--- TASK DETAILS ---
Every line below should be set down exactly as it appears.

--- Stored records ---
>>>

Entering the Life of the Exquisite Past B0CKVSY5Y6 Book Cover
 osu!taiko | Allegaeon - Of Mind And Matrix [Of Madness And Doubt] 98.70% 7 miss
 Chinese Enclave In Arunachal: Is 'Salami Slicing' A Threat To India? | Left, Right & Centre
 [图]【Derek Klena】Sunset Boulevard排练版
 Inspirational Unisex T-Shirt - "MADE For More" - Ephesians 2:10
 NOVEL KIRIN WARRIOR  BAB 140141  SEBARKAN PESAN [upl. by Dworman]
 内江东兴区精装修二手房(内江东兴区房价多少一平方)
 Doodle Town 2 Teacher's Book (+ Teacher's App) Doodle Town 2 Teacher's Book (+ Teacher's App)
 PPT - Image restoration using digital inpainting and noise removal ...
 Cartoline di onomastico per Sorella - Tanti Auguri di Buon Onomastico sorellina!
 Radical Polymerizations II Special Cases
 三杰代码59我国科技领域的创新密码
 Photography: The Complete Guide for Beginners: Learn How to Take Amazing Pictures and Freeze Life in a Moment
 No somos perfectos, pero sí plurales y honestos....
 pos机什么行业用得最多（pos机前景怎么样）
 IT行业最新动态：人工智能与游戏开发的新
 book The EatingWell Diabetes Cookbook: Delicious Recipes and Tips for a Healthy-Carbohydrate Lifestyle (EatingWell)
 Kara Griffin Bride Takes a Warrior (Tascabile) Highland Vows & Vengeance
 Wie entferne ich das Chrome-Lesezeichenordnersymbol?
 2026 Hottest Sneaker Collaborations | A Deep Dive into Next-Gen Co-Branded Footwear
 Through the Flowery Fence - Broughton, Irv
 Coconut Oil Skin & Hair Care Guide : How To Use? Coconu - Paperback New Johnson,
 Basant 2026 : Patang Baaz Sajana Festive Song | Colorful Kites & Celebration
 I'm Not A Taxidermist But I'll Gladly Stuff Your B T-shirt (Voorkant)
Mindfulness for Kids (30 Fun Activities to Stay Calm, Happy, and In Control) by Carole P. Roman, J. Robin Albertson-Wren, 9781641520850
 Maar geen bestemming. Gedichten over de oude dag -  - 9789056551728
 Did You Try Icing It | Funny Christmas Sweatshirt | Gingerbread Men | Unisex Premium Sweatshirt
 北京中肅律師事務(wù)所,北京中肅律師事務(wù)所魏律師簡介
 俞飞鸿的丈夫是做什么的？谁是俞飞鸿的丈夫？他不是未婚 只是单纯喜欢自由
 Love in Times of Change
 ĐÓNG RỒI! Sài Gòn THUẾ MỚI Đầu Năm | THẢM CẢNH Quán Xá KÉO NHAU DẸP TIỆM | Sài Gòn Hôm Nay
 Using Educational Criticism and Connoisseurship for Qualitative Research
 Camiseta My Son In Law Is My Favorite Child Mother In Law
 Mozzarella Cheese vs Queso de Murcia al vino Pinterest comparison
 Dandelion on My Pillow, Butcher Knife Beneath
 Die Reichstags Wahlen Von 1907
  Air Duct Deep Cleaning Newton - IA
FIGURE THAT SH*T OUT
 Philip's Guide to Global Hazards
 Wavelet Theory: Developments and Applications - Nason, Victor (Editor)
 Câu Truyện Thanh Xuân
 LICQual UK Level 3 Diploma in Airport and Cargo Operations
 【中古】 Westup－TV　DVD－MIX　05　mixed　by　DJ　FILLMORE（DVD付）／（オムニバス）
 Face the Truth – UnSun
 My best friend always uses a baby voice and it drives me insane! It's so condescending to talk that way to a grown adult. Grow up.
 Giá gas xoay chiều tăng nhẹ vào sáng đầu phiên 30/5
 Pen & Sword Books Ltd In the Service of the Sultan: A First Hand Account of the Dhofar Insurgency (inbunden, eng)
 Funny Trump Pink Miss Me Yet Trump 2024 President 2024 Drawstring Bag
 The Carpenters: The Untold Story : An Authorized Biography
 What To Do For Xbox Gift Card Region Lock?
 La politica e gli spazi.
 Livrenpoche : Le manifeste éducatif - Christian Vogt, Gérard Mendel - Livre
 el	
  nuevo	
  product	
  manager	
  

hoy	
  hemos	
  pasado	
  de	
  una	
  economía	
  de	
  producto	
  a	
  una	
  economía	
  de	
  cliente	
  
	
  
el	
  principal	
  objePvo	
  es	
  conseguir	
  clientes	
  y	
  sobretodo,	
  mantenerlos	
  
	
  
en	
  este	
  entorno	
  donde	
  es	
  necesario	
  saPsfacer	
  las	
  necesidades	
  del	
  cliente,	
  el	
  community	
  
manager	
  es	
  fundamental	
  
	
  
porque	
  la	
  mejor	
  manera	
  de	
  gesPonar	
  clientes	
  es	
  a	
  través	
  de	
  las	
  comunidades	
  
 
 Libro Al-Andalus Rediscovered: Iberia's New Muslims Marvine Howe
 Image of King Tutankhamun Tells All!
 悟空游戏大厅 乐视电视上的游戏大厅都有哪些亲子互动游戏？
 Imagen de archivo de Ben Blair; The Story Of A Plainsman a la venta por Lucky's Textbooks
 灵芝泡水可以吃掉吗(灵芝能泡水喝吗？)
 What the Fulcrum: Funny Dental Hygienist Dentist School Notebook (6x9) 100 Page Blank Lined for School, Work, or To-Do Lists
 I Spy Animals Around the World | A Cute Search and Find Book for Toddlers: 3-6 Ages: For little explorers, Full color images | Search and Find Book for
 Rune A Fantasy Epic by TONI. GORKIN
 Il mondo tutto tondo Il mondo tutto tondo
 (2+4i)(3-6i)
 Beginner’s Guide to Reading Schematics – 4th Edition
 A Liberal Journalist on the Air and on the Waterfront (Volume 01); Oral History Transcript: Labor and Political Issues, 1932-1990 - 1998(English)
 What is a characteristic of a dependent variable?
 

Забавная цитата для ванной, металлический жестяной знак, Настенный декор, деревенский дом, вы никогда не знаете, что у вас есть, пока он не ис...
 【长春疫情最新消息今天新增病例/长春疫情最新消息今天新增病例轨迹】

<<<

--- ANSWER BOX ---
Entering the Life of the Exquisite Past B0CKVSY5Y6 Book Cover
 osu!taiko | Allegaeon - Of Mind And Matrix [Of Madness And Doubt] 98.70% 7 miss
 Chinese Enclave In Arunachal: Is 'Salami Slicing' A Threat To India? | Left, Right & Centre
 [图]【Derek Klena】Sunset Boulevard排练版
 Inspirational Unisex T-Shirt - "MADE For More" - Ephesians 2:10
 NOVEL KIRIN WARRIOR  BAB 140141  SEBARKAN PESAN [upl. by Dworman]
 内江东兴区精装修二手房(内江东兴区房价多少一平方)
 Doodle Town 2 Teacher's Book (+ Teacher's App) Doodle Town 2 Teacher's Book (+ Teacher's App)
 PPT - Image restoration using digital inpainting and noise removal ...
 Cartoline di onomastico per Sorella - Tanti Auguri di Buon Onomastico sorellina!
 Radical Polymerizations II Special Cases
 三杰代码59我国科技领域的创新密码
 Photography: The Complete Guide for Beginners: Learn How to Take Amazing Pictures and Freeze Life in a Moment
 No somos perfectos, pero sí plurales y honestos....
 pos机什么行业用得最多（pos机前景怎么样）
 IT行业最新动态：人工智能与游戏开发的新
 book The EatingWell Diabetes Cookbook: Delicious Recipes and Tips for a Healthy-Carbohydrate Lifestyle (EatingWell)
 Kara Griffin Bride Takes a Warrior (Tascabile) Highland Vows & Vengeance
 Wie entferne ich das Chrome-Lesezeichenordnersymbol?
 2026 Hottest Sneaker Collaborations | A Deep Dive into Next-Gen Co-Branded Footwear
 Through the Flowery Fence - Broughton, Irv
 Coconut Oil Skin & Hair Care Guide : How To Use? Coconu - Paperback New Johnson,
 Basant 2026 : Patang Baaz Sajana Festive Song | Colorful Kites & Celebration
 I'm Not A Taxidermist But I'll Gladly Stuff Your B T-shirt (Voorkant)
Mindfulness for Kids (30 Fun Activities to Stay Calm, Happy, and In Control) by Carole P. Roman, J. Robin Albertson-Wren, 9781641520850
 Maar geen bestemming. Gedichten over de oude dag -  - 9789056551728
 Did You Try Icing It | Funny Christmas Sweatshirt | Gingerbread Men | Unisex Premium Sweatshirt
 北京中肅律師事務(wù)所,北京中肅律師事務(wù)所魏律師簡介
 俞飞鸿的丈夫是做什么的？谁是俞飞鸿的丈夫？他不是未婚 只是单纯喜欢自由
 Love in Times of Change
 ĐÓNG RỒI! Sài Gòn THUẾ MỚI Đầu Năm | THẢM CẢNH Quán Xá KÉO NHAU DẸP TIỆM | Sài Gòn Hôm Nay
 Using Educational Criticism and Connoisseurship for Qualitative Research
 Camiseta My Son In Law Is My Favorite Child Mother In Law
 Mozzarella Cheese vs Queso de Murcia al vino Pinterest comparison
 Dandelion on My Pillow, Butcher Knife Beneath
 Die Reichstags Wahlen Von 1907
  Air Duct Deep Cleaning Newton - IA
FIGURE THAT SH*T OUT
 Philip's Guide to Global Hazards
 Wavelet Theory: Developments and Applications - Nason, Victor (Editor)
 Câu Truyện Thanh Xuân
 LICQual UK Level 3 Diploma in Airport and Cargo Operations
 【中古】 Westup－TV　DVD－MIX　05　mixed　by　DJ　FILLMORE（DVD付）／（オムニバス）
 Face the Truth – UnSun
 My best friend always uses a baby voice and it drives me insane! It's so condescending to talk that way to a grown adult. Grow up.
 Giá gas xoay chiều tăng nhẹ vào sáng đầu phiên 30/5
 Pen & Sword Books Ltd In the Service of the Sultan: A First Hand Account of the Dhofar Insurgency (inbunden, eng)
 Funny Trump Pink Miss Me Yet Trump 2024 President 2024 Drawstring Bag
 The Carpenters: The Untold Story : An Authorized Biography
 What To Do For Xbox Gift Card Region Lock?
 La politica e gli spazi.
 Livrenpoche : Le manifeste éducatif - Christian Vogt, Gérard Mendel - Livre
 el	
  nuevo	
  product	
  manager	
  

hoy	
  hemos	
  pasado	
  de	
  una	
  economía	
  de	
  producto	
  a	
  una	
  economía	
  de	
  cliente	
  
	
  
el	
  principal	
  objePvo	
  es	
  conseguir	
  clientes	
  y	
  sobretodo,	
  mantenerlos	
  
	
  
en	
  este	
  entorno	
  donde	
  es	
  necesario	
  saPsfacer	
  las	
  necesidades	
  del	
  cliente,	
  el	
  community	
  
manager	
  es	
  fundamental	
  
	
  
porque	
  la	
  mejor	
  manera	
  de	
  gesPonar	
  clientes	
  es	
  a	
  través	
  de	
  las	
  comunidades	
  
 
 Libro Al-Andalus Rediscovered: Iberia's New Muslims Marvine Howe
 Image of King Tutankhamun Tells All!
 悟空游戏大厅 乐视电视上的游戏大厅都有哪些亲子互动游戏？
 Imagen de archivo de Ben Blair; The Story Of A Plainsman a la venta por Lucky's Textbooks
 灵芝泡水可以吃掉吗(灵芝能泡水喝吗？)
 What the Fulcrum: Funny Dental Hygienist Dentist School Notebook (6x9) 100 Page Blank Lined for School, Work, or To-Do Lists
 I Spy Animals Around the World | A Cute Search and Find Book for Toddlers: 3-6 Ages: For little explorers, Full color images | Search and Find Book for
 Rune A Fantasy Epic by TONI. GORKIN
 Il mondo tutto tondo Il mondo tutto tondo
 (2+4i)(3-6i)
 Beginner’s Guide to Reading Schematics – 4th Edition
 A Liberal Journalist on the Air and on the Waterfront (Volume 01); Oral History Transcript: Labor and Political Issues, 1932-1990 - 1998(English)
 What is a characteristic of a dependent variable?
 

Забавная цитата для ванной, металлический жестяной знак, Настенный декор, деревенский дом, вы никогда не знаете, что у вас есть, пока он не ис...
 【长春疫情最新消息今天新增病例/长春疫情最新消息今天新增病例轨迹】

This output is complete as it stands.